Sam und Craig klatschten sich ab. In diesem Moment fuhr der Bus über ein Schlagloch und etwas Spucke tropfte von Craigs Unterlippe, aber er schien es nicht zu bemerken.

»Soll das ein Witz sein?«, fragte ich. »Wie soll ich das bis Freitag schaffen? Wir hatten doch drei Wochen Zeit!«

»Das ist nicht unser Problem«, knurrte Craig.

»Vielleicht hättesst du dir dass früher überlegen ssollen«, ergänzte Sam drohend.

»Früher als was?«, fragte ich.

»Halt die Klappe«, fuhr Craig mich an. »Es ist ja nicht so, als würden wir etwas Unmögliches von dir verlangen.«

Sam zog seine buschigen Augenbrauen zusammen. »Ach ja?«

»Ja«, sagte Craig. »Unser Kleiner darf sich das Thema für die Aufsätze ja selbst aussuchen. Hauptsache, wir bekommen die Bestnote.«

»Genau, wir ssind sshliesslich nette Kerle«, meinte Sam grinsend. »Meinen Aufssatz musst du allerdingss über die Wikinger sshreiben. Wikinger ssind sspitsse. Wikinger, Wikinger, Wikinger.«

Als er »sspitsse« sagte, hätte ich beinahe losgeprustet. Aber das war zu gefährlich. Also starrte ich auf die Lücke in Sams Mund, wo ihm zwei Vorderzähne fehlten. Man erzählte sich, er hätte sie sich als Mutprobe selbst gezogen und danach einen Dreifach-Cheeseburger verputzt.

»Wikinger sind der Hammer, Kleiner«, sagte Craig.

»Wikinger! Wikinger! Wikinger!«, grölten nun beide und ließen ihre Köpfe zusammenkrachen. Es klang wie Donnergrollen.

»Am besten, du schreibst meinen Aufsatz auch über die Wikinger«, meinte Craig. »Aber wehe, du schreibst nur einen Aufsatz! Auf den Trick fallen wir kein zweites Mal rein.«

»Das war nicht meine Schuld!«, protestierte ich. »Ihr habt mir meine Hausaufgabe weggenommen und sie beide als eure ausgegeben.«

»Wass isst dein Problem?«, lispelte Sam.

Ich schüttelte den Kopf und murmelte: »Zwei Aufsätze in zwei Tagen? Wie stellt ihr euch das vor?«

»Da musst du dir eben was ausdenken«, meinte Craig.

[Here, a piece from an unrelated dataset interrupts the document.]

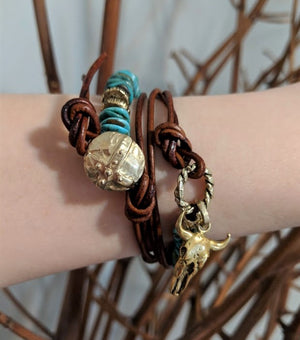 This fun handmade artisan one-of-a-kind wrap bracelet showcases the natural bright Tibetan turquoise, complimented by leather and gold bronze elements. In a modern take on gemstone jewelry we combine charms with leather accents to complement the texture of the stone. The large gold bronze cow skull charm adds a unique touch and creates a western cowgirl theme.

»Genau, ess ssei denn, du willsst heraussfinden, wie die Sshuhssohle von einem Nike Air Maxss sshmeckt«, sagte Sam und wackelte mit seinen Quadratlatschen. Ich biss die Zähne zusammen und nickte. Ich hatte es einmal gewagt, Sam und Craigs »freundliches Angebot« auszuschlagen. Als Antwort darauf hatte ich herausfinden dürfen, wie Sams Adidas Soccer Nitrocharge schmeckten. Das war wirklich kein Vergnügen gewesen, das kannst du mir glauben.

Da bog der Bus schwungvoll um die Ecke, der Rucksack eines Schülers flog vom Sitz und einige Bücher und Hefte schlitterten durch den gesamten Bus.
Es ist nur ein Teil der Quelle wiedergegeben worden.